Today, the Ninth Circuit, in Chavarria v. Ralphs Grocery Company (Case No. 11-56673), issued a decision affirming the denial of Ralphs Grocery Company’s motion to compel arbitration in an action by an employee asserting claims under California labor law on behalf of the plaintiff and a proposed class of other grocery employees.
The Ninth Circuit held that Ralphs’ arbitration policy—to which all employees acceded upon submitting applications for employment with Ralphs—was unconscionable under California law and therefore unenforceable.
Applying California’s general principle of contract unconscionability, the Ninth Circuit held that Ralphs’ arbitration policy was both procedurally and substantively unconscionable.
The court ruled the policy procedurally unconscionable because it was presented to employees on a “take it or leave it” basis with no opportunity to negotiate the terms and bound employees on submission of their employment applications with no requirement that they agree to the arbitration agreement’s terms.
The policy was also substantively unconscionable, the court held, because, among other things, the policy’s arbitrator-selection provision favored Ralphs and the arbitrator’s fees were to be apportioned between Ralphs and the employee at the very outset of proceedings and regardless of the merits of the employee’s claims.

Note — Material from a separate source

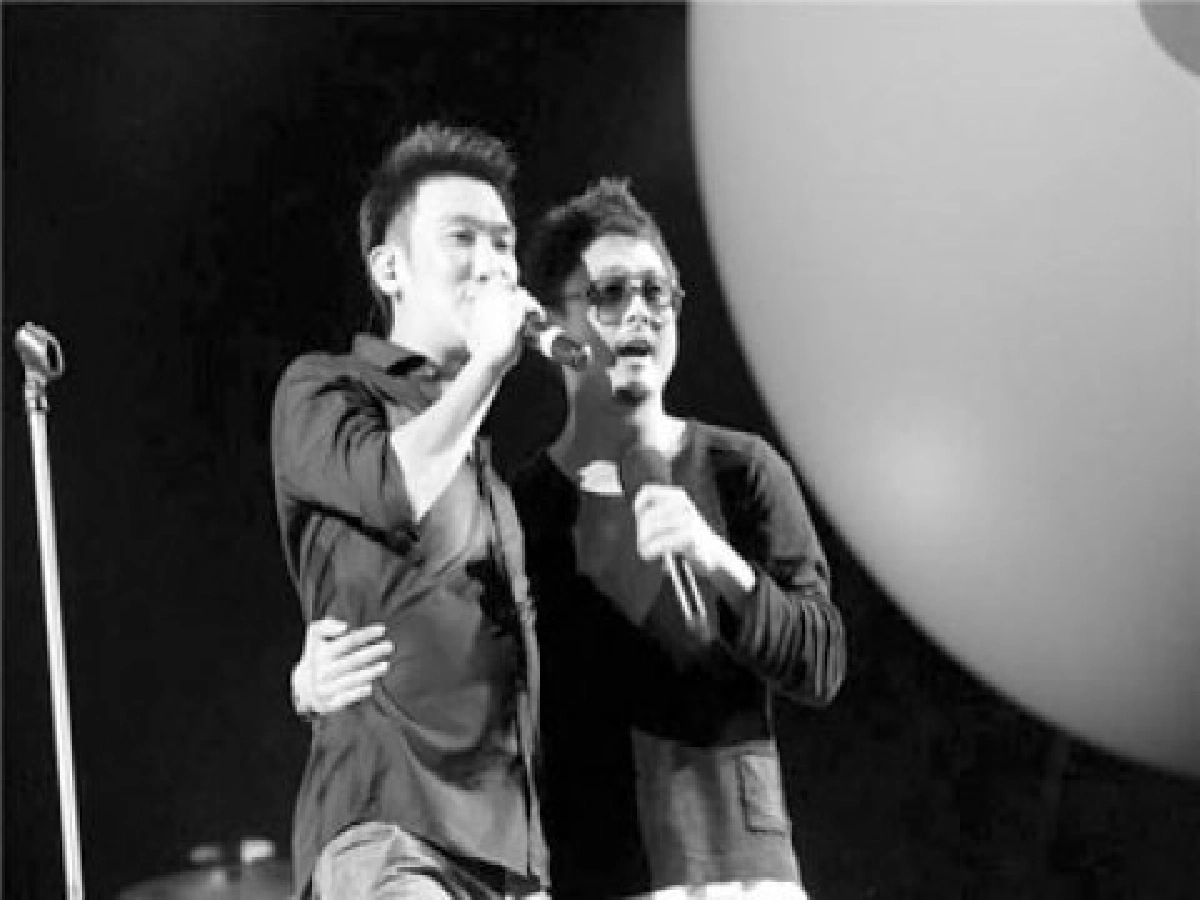 ศุกร์ที่ 23 ตุลาคม 2552


The Ninth Circuit rejected Ralphs’ argument that the Federal Arbitration Act (FAA) and Supreme Court authority interpreting the FAA preempted the application of California’s unconscionability doctrine in this context. The Ninth Circuit explained that the Supreme Court’s recent decision in American Express Corp. v. Italian Colors Restaurant, 133 S. Ct. 2304 (2013)—which held that a class waiver provision did not foreclose the plaintiffs’ effective vindication of their rights—expressly recognized that the result might be different if an arbitration provision requires a plaintiff to pay “filing and administrative fees attached to arbitration that are so high as to make access to the forum impracticable.” Id. at 2310-11. The Ninth Circuit decided that the provision for imposing non-recoverable administrative and filing costs on employees in “Ralphs’ arbitration policy presents exactly that situation.”

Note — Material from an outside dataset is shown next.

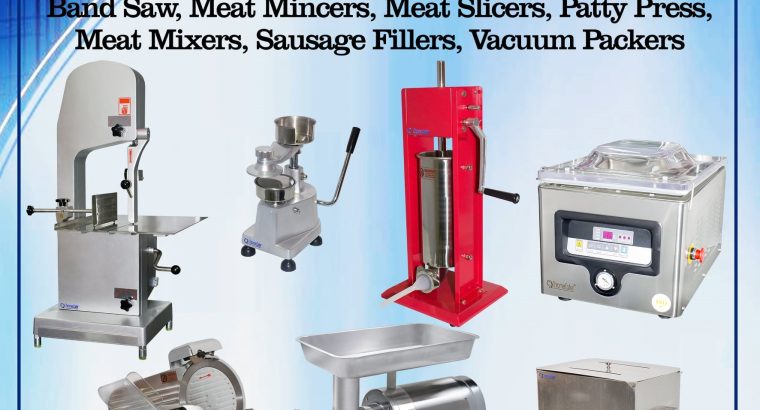 BRAND NEW ICE CREAM MACHINES INSTOCK FOR SALE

Additionally, in considering whether the FAA preempted state law, the Ninth Circuit examined the “nuance” presented when determining whether a generally applicable state law (such as California’s principle of contract unconscionability) is unfavorable to arbitration. The court ruled that “[t]he Supreme Court’s holding that the FAA preempts state laws having a ‘disproportionate impact’ on arbitration cannot be read to immunize all arbitration agreements from invalidation no matter how unconscionable they may be, so long as they invoke the shield of arbitration.” According to the Ninth Circuit, a state law must be able to “require some level of fairness in an arbitration agreement” and emphasized that “federal law favoring arbitration is not a license to tilt the arbitration process in favor of the party with more bargaining power.”
The Ninth Circuit’s holding cautions employers to examine carefully the terms of their arbitration agreements with employees to ensure their compliance with state-law unconscionability principles and to confirm that their arbitration policies are not one-sided but provide employees with the ability to pursue their claims in arbitration.